* To do *
A) In the VoIP article, how many downloads did Skype recently top?
B) List every company or organization named in the VoIP article.
C) Continue the VoIP article, picking up after its final sentence.

* Article *
* Begin *
Everything You Need to Know About
Voice over Internet Protocol (VoIP)
Digital Journal Carriers of Voice
over Internet Protocol (VoIP) claim the old phone system
will soon lie unused next to VHS players and dot-matrix
printers. They offer a phone service that uses the Internet
to send voice data, just how email transmits data in
microseconds. VoIP shoots analogue signals from your
traditional phone and chops them into tiny bits, then
reforms them into digital packets, allowing many calls
to be juggled at once.
Using an adapter, you can call anyone
who has a phone, albeit by paying a monthly charge to
popular carriers such as Vonage. Some services offer
softphones, which turn your computer into a phone and
you talk via headset. Alternately, free services like
Skype are gaining ground it recently topped 100
million downloads as frugal chatters prefer a
P2P option that only requires
a download and a headset.
It hasnt won over the public yet,
but telecom researchers predict VoIP will soon burst
into homes and businesses. U.S. residential VoIP subscribers
will reach more than 4.1 million by late 2005, estimates
TeleGeography, and North American VoIP service revenues
will soar 1,431 per cent in 2009, according to Infonetics
To fully explore if and how VoIP can revolutionize
global telephony, Digital Journal dishes out the pros
and cons of this burgeoning trend.
* End *
* Dataset records *
* Begin *
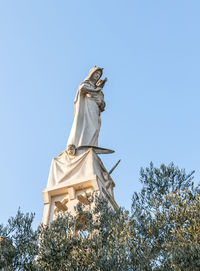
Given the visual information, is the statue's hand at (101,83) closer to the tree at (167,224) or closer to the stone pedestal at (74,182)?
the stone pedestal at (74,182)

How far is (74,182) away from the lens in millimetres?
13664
* End *
* Begin *
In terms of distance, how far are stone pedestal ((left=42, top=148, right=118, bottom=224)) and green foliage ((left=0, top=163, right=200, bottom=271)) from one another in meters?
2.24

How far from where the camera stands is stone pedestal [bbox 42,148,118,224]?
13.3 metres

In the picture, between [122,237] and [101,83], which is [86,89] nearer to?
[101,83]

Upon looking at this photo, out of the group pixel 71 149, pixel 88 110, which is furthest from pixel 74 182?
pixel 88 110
* End *
* Responses to the tasks *
A) 100 million downloads

B) Digital Journal, Vonage, Skype, TeleGeography, Infonetics

C)
Long-distance charges are rarely a consideration for
VoIP adopters, because sending voice data across Internet
lines is so cheap for carriers. Pricing plans from Vonage
Canada, for example, feature $40 per month for unlimited
calling in North America. Note that VoIP is only available
for those with broadband Internet.
Flexibility is another big draw for VoIP
users. Calls can be made from anywhere with broadband
connectivity, so travellers can bring along their Internet
phone to any destination across the world. Also, some
services allow you to choose your area code, so you
can be an entrepreneur from rural Maine with an upscale
Manhattan phone number.
A worthy feature is voicemail attachment,
which sends voice messages to your email inbox. Several
systems even let you dial phone numbers directly
Using VoIP at wireless Internet hubs may
soon be coming to a city near you, as several companies
roll out Wi-Fi handsets later this year and in 2006.
That means talking cheap will not just be for stay-at-home
VoIP requires high-speed Internet, so dial-up users
can only watch the trend pass them by. But they can
also watch VoIPs early adopters struggle with
problems associated with this nascent technology.
If a power outage hits your block, you
can still use your traditional phone to reassure Mom
and Dad. Not with VoIP, which will go down with the
network during a blackout. However, some services can
set up an alternate number in case the primary one fails.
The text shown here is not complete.